The aerospace and consumer-focused manufacturing company has raised its IPO price band to Rs. 118-124 per equity share has been fixed.
A public issue of Rs. 251.81 crore with an offer for sale (OFS) of 2.03 crore shares totaling Rs. 670 crore including fresh issue of 5.40 crore shares.
On the upper band, the total issue size is around Rs. 921.72 crores. The subscription window will be open from December 3 to December 5.
Aequs IPO GMP: As of November 28, the IPO’s gray market premium (GMP) stood at Rs. 25, which was Rs. This translates to a 20.16% premium over the upper price band of 124. Based on this GMP, the estimated listing price per share is Rs. 149 may be around.
The minimum bid lot for the Aequs IPO for retail investors is 120 shares. This means that the minimum investment – ​​calculated on the upper price band – is Rs 14,880 for a lot. For non-institutional investors, sNII category must apply for a minimum of 14 lots (1,680 shares), including Rs. 2,08,320 investment required.

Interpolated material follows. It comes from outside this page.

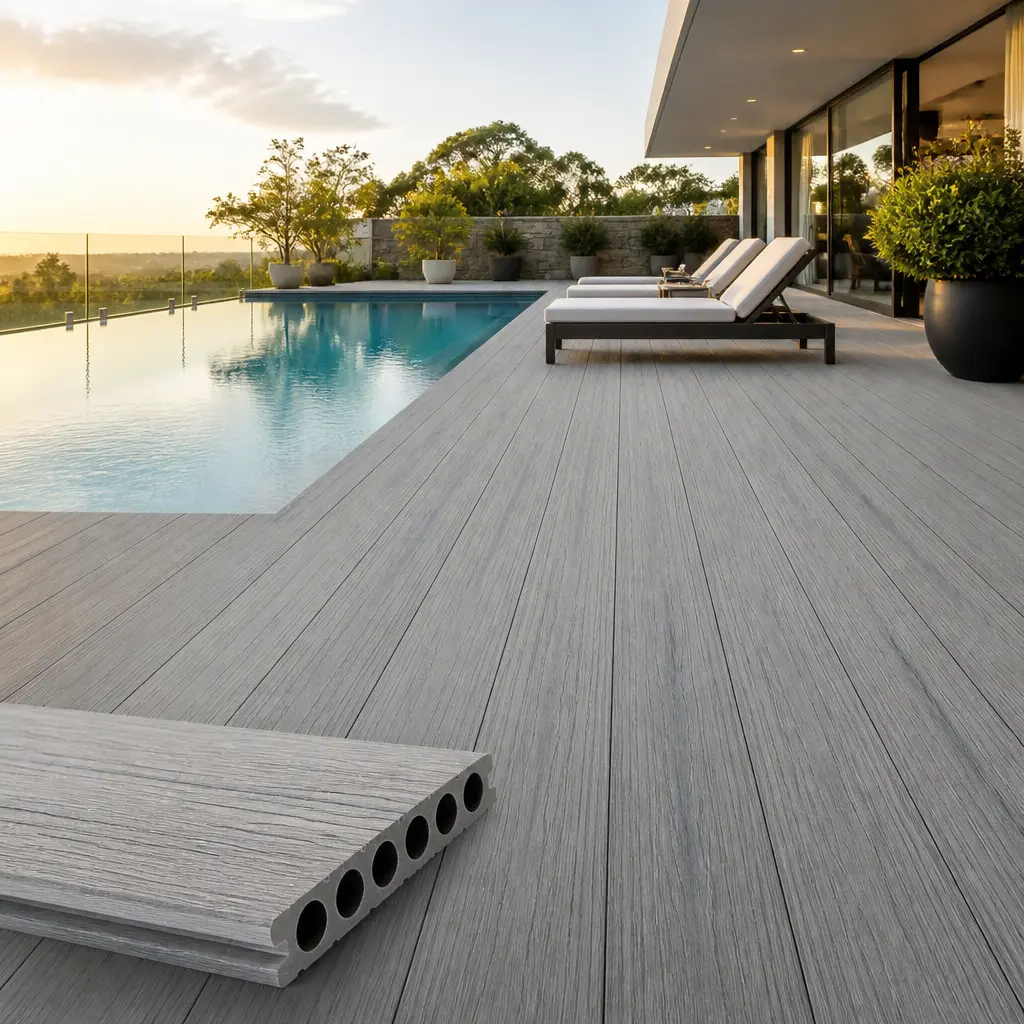 145x23mm 7-round-hole WPC decking board in silver grey installed on modern outdoor swimming pool patio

Eligible employees under the employee reservation segment will receive Rs. 11 will receive a special discount, reducing their effective purchase price to Rs. 107-113 per share will do.
Aequs IPO Key Dates
The Aequs IPO will open for subscription on December 3 and close on December 5. The allotment of shares in the offer is expected to be decided on December 8, with the company’s shares to be listed on BSE and NSE on December 10.
Aequs Pre-IPO Placement
Ahead of the public issue, Aequs offered leading institutional investors Rs. 123.97 by issuing shares at Rs. 144 crore completed pre-IPO placement. Participants include SBI Mutual Fund (Optimal Equity and Emerging India Funds), DSP India Fund and Think India Opportunities Master Fund.
This early investor interest may signal strong potential demand for IPOs, particularly from institutional buyers.
About Aequs
Aequs is a precision engineering firm specializing in aerospace components and consumer goods manufacturing. Its vertically integrated operations and global OEM relationships provide it with a strong competitive advantage in high-tolerance manufacturing solutions.
On the financial front, the company’s losses widened to Rs. 102 crores, which in the previous year was Rs. 14.24 crores. Total revenue also declined marginally by 3%, to Rs. 988 crores down to Rs. 959 crores.
IPO Lead Manager and Registrar
The issue is managed by JM Financial, IIFL Capital and Kotak Mahindra Capital, with KFin Technologies Limited serving as registrar.